Smooth Sailing
Forbes Indonesia|November 2018

State firms earned $13 billion in new investments during the Meetings.

Taufik Darusman
Smooth Sailing

Last month’s week-long International Mon-etary Fund (IMF) and World Bank Annual Meetings 2018 in Nusa Dua, Bali, ended with World Bank President Jim Yong Kim praising Indonesia’s role as host. “For a country to be able to maintain such strong response to disaster and to hold an event like this, is truly remarkable,” the Harvard-trained scholar said.

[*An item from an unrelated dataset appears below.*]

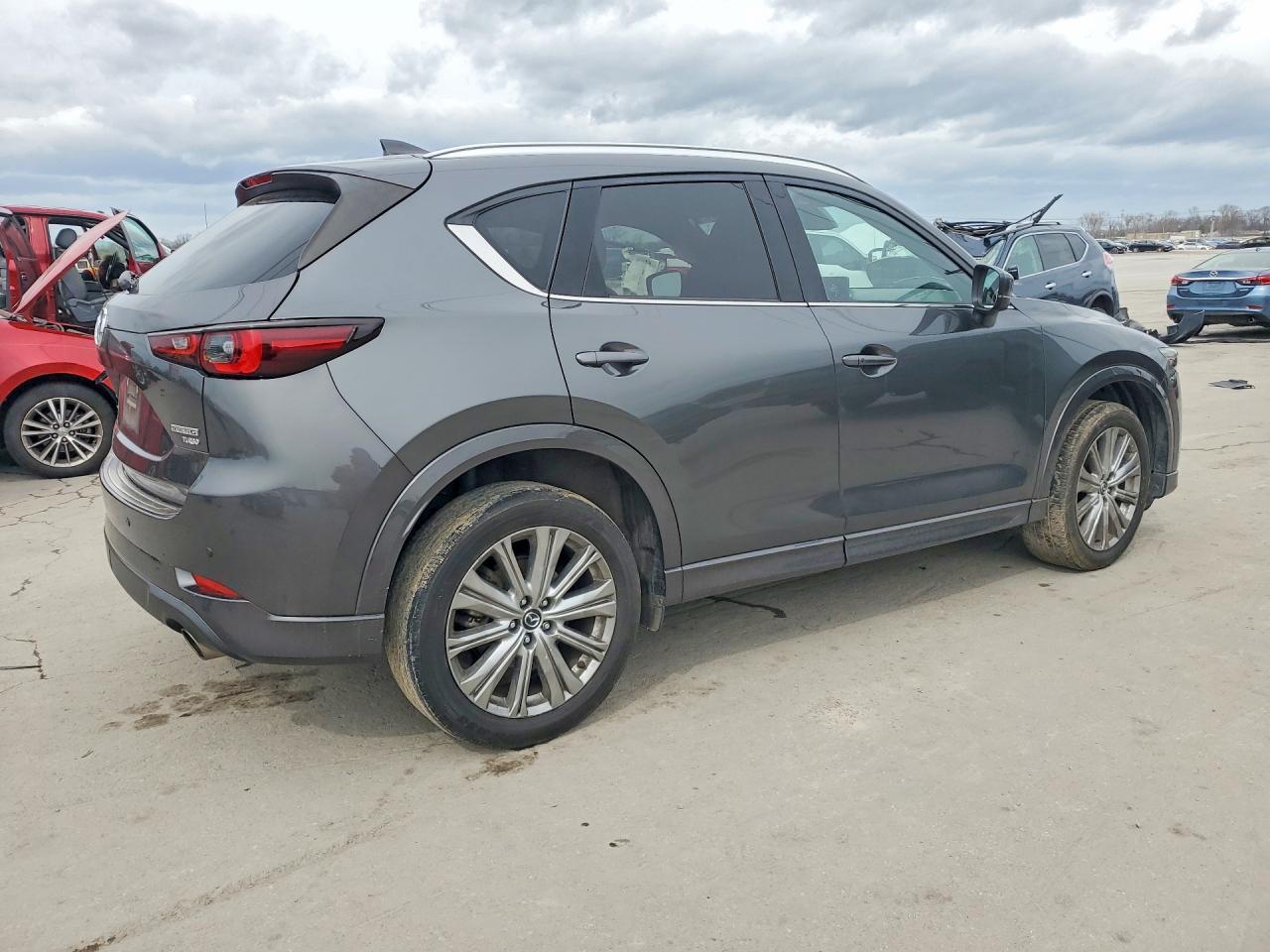 2022 Mazda Cx-5 Signature - Фото 3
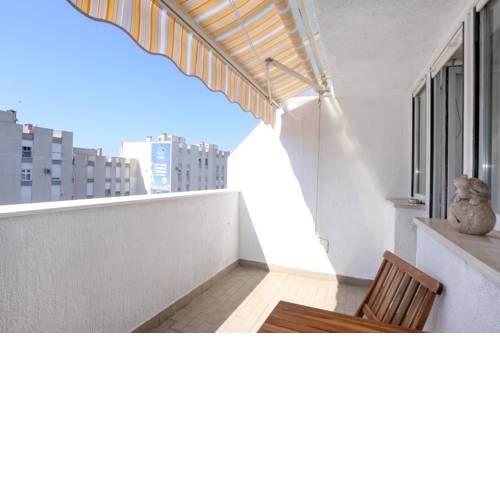 * UPTOWN APARTMENT *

The Meetings also cemented Indonesia’s growing reputation as a world-class organizer as they were held while the country was grappling with disasters in Poso and Donggala, Central Sulawesi, and in Lombok, West Nusa Tenggara, and at the same time hosting the 2018 Asian Para Games in Jakarta.

Indeed, the Meetings in Bali were smooth sailing all the way with no apparent glitches usually associated with such a large undertaking. Finance Minister Sri Mulyani Indrawati gave the Meetings a touch of romanticism as she remarked that “as winter is coming to the U.S., Europe, Japan and China, we wanted to give delegates the warmth, love and affection of Bali.”

The chairman of the national committee tasked to organize the Meetings, who is also Coordinating Minister of Maritime, Luhut B. Panjaitan, perhaps summed it all up when he said: “We have been getting only good comments from those who were present in Bali.”

Politically, the Meetings also served to blunt detractors’ argument that it was a good example of wasting taxpayer’s money. In any case, Luhut pointed out, only Rp 556 billion were really spent from the budgeted Rp 855 billion. This includes the expansion of Ngurah Rai International Airport, a new underpass and a waste processing facility. “Some of delegates have been in Bali before many years ago and now noticed the new airport and toll road. This means that this country delivers in terms of infrastructure development,” Mulyani said.